Face Mixer Diffusion
I'm still trying to catch up on writing up some of the "old" diffusion experiments I did and models I made during 2022. This is another quick write up of a model designed to generate new images of a person's face given a single image of that face with no further fine tuning. There are now better models available for this purpose, in particular take a look at IPAdapter face and PhotoMaker.
Feed forward Dreambooth? #
Shortly after Stable Diffusion was released Dreambooth showed how to fine tune such models for particular styles subjects or people, I've known for a while how much people are obsessed with their own faces, and for a while Dreambooth led to a blossoming of short lived apps and websites for generating images with your own face in (who knows maybe they still exist, people seem to endlessly love their own face).

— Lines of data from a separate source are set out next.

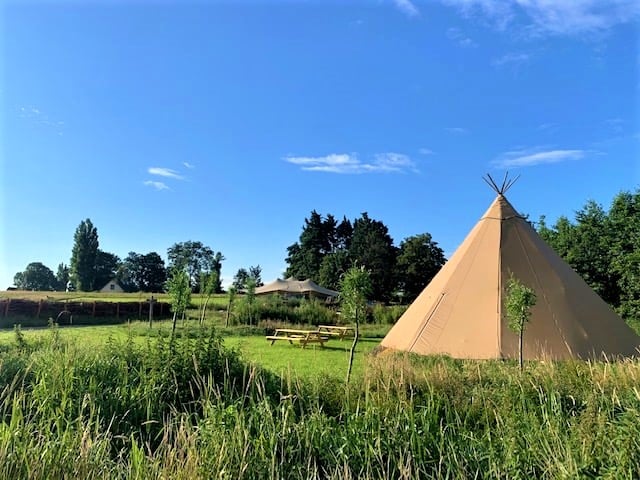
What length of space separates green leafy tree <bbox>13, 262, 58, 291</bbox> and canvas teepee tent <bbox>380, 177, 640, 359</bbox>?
197 ft

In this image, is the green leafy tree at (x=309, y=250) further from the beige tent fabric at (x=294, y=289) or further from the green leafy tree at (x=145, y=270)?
the green leafy tree at (x=145, y=270)

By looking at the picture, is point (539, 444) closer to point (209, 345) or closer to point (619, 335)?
point (209, 345)

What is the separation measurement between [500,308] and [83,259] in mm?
51401

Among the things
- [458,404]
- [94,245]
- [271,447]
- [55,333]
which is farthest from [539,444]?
[94,245]

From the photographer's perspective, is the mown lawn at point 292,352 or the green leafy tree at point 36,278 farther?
the green leafy tree at point 36,278

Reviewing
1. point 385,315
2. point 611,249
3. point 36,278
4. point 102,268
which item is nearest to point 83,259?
point 102,268

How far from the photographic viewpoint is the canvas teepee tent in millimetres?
8945

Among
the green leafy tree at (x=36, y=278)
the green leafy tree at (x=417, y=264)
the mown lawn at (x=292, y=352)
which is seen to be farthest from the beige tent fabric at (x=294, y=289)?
the green leafy tree at (x=36, y=278)

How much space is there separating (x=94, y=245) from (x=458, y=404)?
54.9 m

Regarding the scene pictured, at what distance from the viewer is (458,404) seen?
4.27 metres

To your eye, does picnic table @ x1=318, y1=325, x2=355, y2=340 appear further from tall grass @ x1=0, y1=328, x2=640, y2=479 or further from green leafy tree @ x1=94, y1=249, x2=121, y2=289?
green leafy tree @ x1=94, y1=249, x2=121, y2=289

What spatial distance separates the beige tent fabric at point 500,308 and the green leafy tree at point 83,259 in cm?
4918

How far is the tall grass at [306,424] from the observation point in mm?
2572

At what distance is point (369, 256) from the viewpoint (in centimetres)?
4228
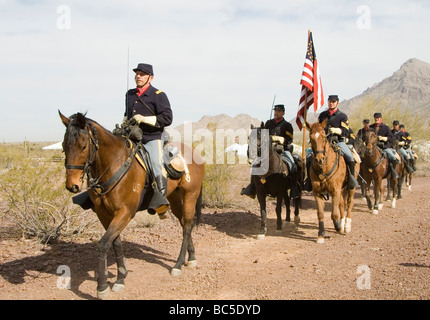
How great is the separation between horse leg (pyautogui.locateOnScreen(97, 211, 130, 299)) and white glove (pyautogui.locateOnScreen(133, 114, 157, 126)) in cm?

Dreambooth is somewhat cumbersome as a technique in that it involves multiple example images and training the diffusion model itself. I had fully been expecting someone to come up with a model which could do the same task but without the need for subject specific training, but it seems like that's been a somewhat challenging problem, the first hints of models which can do this (although still not with the level of likeness that Dreambooth could achieve) are only just coming out now.
Of course I had a go myself. The aim being to make a model which you could give a single image of a face and for it to make new images of that person. I took an approach that skipped out the text prompt all together, fine-tuning Stable Diffusion to take an image of a person, crop out the face region, and used a pretrained model to make tha into a vector to use as the condition for generating a new image.

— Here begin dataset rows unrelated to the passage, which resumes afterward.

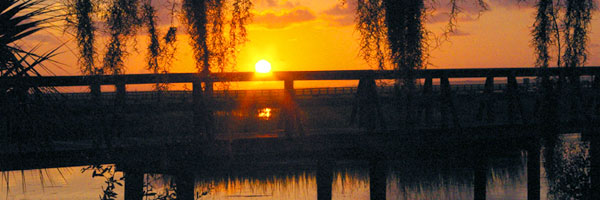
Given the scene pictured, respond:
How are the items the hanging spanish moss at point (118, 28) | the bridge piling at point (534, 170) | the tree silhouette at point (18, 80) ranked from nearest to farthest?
the tree silhouette at point (18, 80)
the hanging spanish moss at point (118, 28)
the bridge piling at point (534, 170)

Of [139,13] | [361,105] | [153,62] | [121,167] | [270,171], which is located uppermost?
[139,13]

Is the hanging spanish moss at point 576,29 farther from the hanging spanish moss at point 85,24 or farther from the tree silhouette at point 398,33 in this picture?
the hanging spanish moss at point 85,24

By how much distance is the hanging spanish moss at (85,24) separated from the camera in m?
10.1

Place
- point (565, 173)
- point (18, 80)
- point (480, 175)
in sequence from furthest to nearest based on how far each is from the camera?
point (565, 173) < point (480, 175) < point (18, 80)

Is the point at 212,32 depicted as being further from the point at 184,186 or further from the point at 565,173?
the point at 565,173

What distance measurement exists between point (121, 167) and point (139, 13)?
2360 millimetres

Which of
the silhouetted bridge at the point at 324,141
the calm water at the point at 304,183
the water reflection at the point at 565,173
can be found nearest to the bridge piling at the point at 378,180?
the silhouetted bridge at the point at 324,141

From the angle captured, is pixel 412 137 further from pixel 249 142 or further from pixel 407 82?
pixel 249 142

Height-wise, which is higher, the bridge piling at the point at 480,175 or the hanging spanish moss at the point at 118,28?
the hanging spanish moss at the point at 118,28

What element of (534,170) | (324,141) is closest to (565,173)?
(534,170)

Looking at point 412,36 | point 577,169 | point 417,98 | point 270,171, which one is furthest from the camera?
point 270,171

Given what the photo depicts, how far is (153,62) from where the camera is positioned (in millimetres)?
9383

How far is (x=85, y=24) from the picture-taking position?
1031 cm

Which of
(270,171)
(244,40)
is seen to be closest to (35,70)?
(244,40)
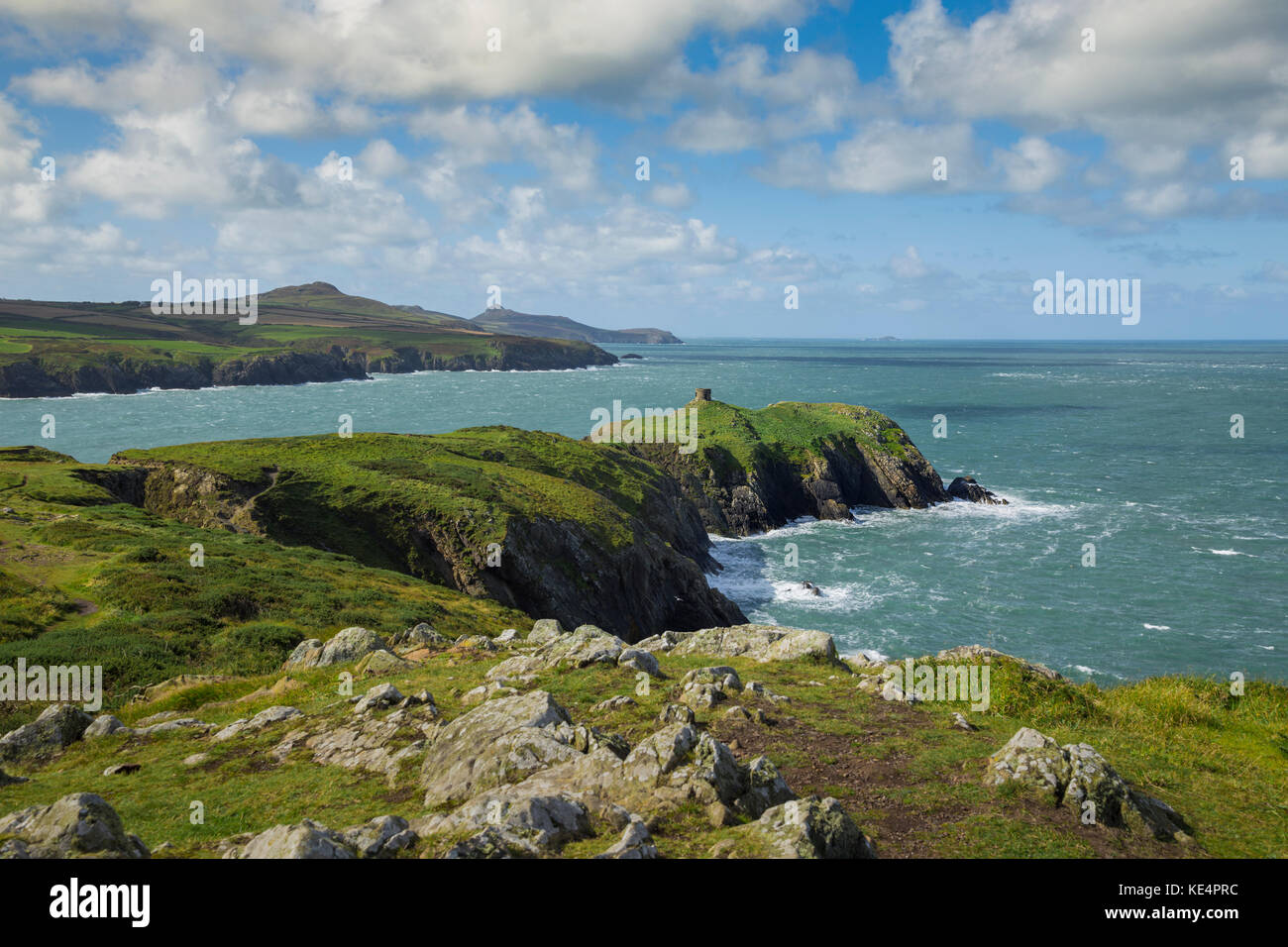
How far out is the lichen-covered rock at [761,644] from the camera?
87.7ft

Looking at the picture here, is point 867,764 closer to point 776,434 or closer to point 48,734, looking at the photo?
point 48,734

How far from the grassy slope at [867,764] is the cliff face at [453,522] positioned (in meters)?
26.4

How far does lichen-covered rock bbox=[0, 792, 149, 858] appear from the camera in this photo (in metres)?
10.5

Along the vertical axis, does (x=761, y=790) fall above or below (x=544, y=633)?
above

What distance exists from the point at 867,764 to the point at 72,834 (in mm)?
14748

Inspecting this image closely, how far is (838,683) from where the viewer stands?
23.3 meters

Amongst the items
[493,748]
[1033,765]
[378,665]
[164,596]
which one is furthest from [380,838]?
[164,596]

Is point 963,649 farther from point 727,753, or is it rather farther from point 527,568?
point 527,568

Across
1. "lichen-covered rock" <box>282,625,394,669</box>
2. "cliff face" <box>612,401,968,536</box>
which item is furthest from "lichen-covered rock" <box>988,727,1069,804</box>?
"cliff face" <box>612,401,968,536</box>

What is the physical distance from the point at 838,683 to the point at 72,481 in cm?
5621

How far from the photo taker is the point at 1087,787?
46.1 feet

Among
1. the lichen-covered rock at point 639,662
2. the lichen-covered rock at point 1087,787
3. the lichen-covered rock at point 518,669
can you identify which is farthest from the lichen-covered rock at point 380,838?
the lichen-covered rock at point 639,662

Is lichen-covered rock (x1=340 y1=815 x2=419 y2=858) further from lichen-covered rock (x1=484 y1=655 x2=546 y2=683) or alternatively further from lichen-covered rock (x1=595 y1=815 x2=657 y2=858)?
lichen-covered rock (x1=484 y1=655 x2=546 y2=683)

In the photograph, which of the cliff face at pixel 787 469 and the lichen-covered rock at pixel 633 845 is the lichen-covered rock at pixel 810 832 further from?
the cliff face at pixel 787 469
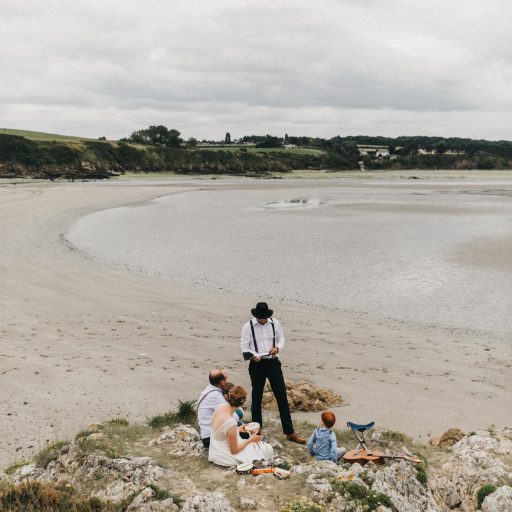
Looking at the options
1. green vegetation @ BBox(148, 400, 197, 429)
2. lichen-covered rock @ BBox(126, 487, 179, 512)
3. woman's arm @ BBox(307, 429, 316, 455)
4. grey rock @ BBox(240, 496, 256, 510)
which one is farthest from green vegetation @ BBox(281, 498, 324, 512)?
green vegetation @ BBox(148, 400, 197, 429)

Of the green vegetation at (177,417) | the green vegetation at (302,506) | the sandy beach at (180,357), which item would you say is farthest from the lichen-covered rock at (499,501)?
the green vegetation at (177,417)

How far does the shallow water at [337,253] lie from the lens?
18641 millimetres

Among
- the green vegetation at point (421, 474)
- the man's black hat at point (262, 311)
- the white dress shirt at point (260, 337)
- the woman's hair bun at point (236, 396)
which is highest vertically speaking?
the man's black hat at point (262, 311)

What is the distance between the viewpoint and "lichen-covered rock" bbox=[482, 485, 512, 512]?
6.61 m

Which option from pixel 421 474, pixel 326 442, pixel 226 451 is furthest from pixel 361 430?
pixel 226 451

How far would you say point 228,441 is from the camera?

I tried a few variations of the concept, not all of which I can remember honestly, but all were trained on datatsets of aligned faces, where I could easily extract a central crop which contained only the face and the rest of the image contained all the "other stuff" (hair, background, accessories, hats, etc.). For all the models I took the central crop and then ran it through an image encoder, either CLIP or a pretrained face recognition network, both would give a vector representation of the face. This can then be passed to the cross attention layers instead of the text embeddings as in the original model. After training like this for a while you can pass a new image of a face, crop and extract the appropriate embedding then use this to generate a new image of (hopefully) the same face.
Results - Making faces #
My first model was trained on FFHQ using an open source face recognition network as the face ID embedding. After training the samples looked promising when I took random faces from FFHQ and asked the network to create new images of the same person.

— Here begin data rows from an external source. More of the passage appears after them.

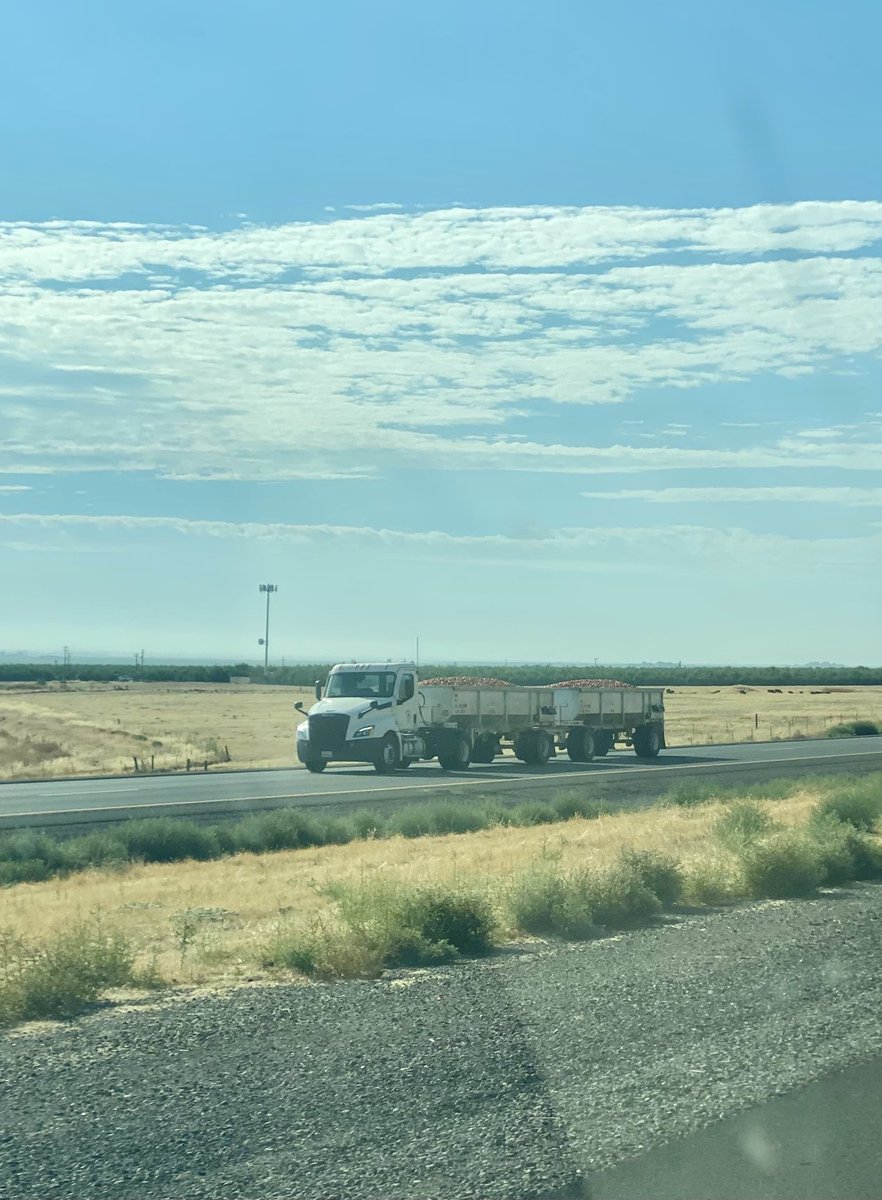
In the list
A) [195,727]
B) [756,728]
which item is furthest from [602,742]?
[195,727]

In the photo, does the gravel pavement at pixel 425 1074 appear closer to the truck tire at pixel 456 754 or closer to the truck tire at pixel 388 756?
the truck tire at pixel 388 756

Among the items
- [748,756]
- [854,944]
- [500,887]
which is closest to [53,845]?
[500,887]

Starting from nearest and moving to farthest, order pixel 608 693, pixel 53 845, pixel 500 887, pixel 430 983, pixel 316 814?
pixel 430 983
pixel 500 887
pixel 53 845
pixel 316 814
pixel 608 693

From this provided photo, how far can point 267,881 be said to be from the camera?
18.5 meters

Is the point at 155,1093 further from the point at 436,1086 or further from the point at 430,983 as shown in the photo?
the point at 430,983

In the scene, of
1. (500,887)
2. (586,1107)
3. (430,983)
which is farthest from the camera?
(500,887)

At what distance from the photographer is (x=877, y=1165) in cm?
637

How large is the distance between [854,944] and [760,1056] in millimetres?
4090

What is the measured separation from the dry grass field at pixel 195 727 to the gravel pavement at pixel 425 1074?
118 feet

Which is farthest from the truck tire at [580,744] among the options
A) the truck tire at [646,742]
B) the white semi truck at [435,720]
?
the truck tire at [646,742]

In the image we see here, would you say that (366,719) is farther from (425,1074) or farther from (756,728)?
(756,728)

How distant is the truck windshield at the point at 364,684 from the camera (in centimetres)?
4138

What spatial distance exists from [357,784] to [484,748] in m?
8.11

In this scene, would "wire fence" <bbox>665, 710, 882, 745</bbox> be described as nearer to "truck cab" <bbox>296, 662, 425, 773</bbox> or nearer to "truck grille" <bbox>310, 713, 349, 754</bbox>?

Unfortunately, when I tested in on validation images (faces that the network hadn't seen during training), things weren't so good. The model generated a set of consistant faces of people, but not of the input image. I guess this network had overfit on the original training dataset, FFHQ only has around 70k images, which is tiny by modern standards, I had tried to apply some image augmenation to the faces before passing them to the face recognition network but it seems like this wasn't enough. It gets some features right, there is a clear focus of the ID network on shapes of noses, but these samples don't really resemble the original people at all.
Back to CLIP #
As an alterative face encoding I went back to trusty old CLIP image embeddings which are clearly very well proved out when it comes to conditioning a diffusion model. I followed the same procedure as above, but used the LAION CLIP-L model to extract the embedding vector correspdonding to the face region. (I might also have resumed from my existing image variations model, but I can't remember).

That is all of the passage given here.